O espelho insistia em manter-se discreto; não reflectia, não especulava. Olhava-o com disfarçada insistência, de soslaio, tentando passar despercebido mas ele, o espelho, não reflectia. Nem especulava. Era como se eu não existisse apesar da consciência que me habitava (e ainda habita) e me fazia acreditar estar aqui.
O problema prendia-se, exactamente, com esse tal "aqui". Aqui no mundo físico? Aqui, no mundo virtual? Ou aqui, reflectido no espelho?

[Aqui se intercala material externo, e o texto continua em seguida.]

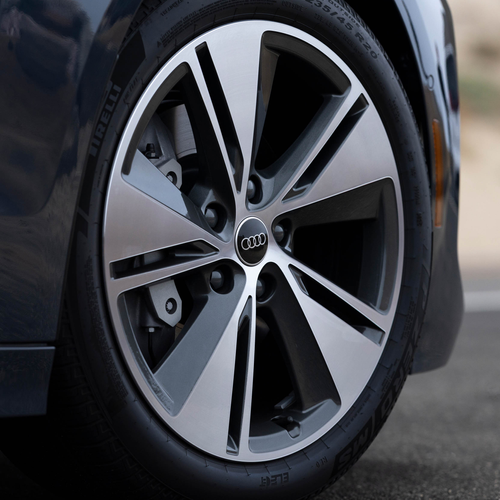 2025 Audi A6 Sportback e-tron quattro C9 Plasma Blue Exterior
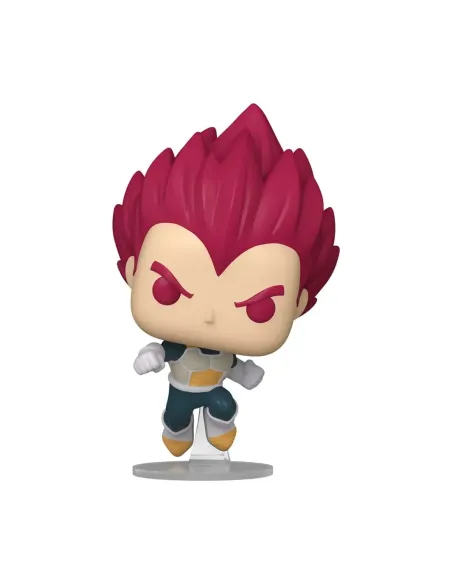 Funko pop dragon ball broly super saiyan god vegeta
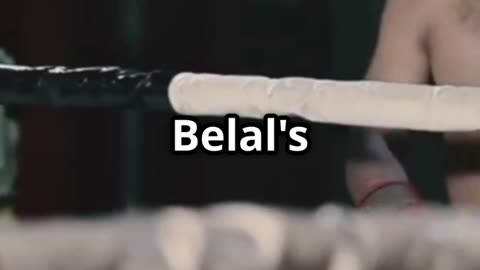 From Champion to Comeback 🥊 | Belal Muhammad’s Inspiring Journey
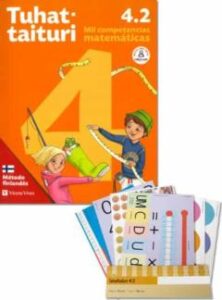 Tuhattaituri 4º Educacion Primaria 2. Matemáticas. Libro Y Fichas (Método Finlandés)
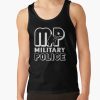 Military Police Art Tank Top Official Police Merch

Uma vez que o espelho se recusava a devolver-me o olhar que lhe oferecia duvidei do meu ser. Imaginei-me vampiro, fantasma, imaginei ter passado para um qualquer estado de existência desconhecido e sem expressão física. Senti já ali não estar.
Foi então que decidi avançar na direcção do espelho, interpelá-lo frontalmente, oferecer-me sem receio à prospecção que ele faria do meu rosto, do meu corpo, do meu ser. Desse por onde desse, fossem quais fossem as consequências, enfrentei-o.
Ali estava o meu eu reflectido. Afinal não era um fantasma, nem nada daquelas coisas mirabolantes que imaginei; era eu mesmo, o ser habitual e imperfeito, o bicho, o homem, as mesmas dúvidas, as mesmas rugas, os olhos no lugar devido. O espelho não me reflectira por mera questão de perspectiva.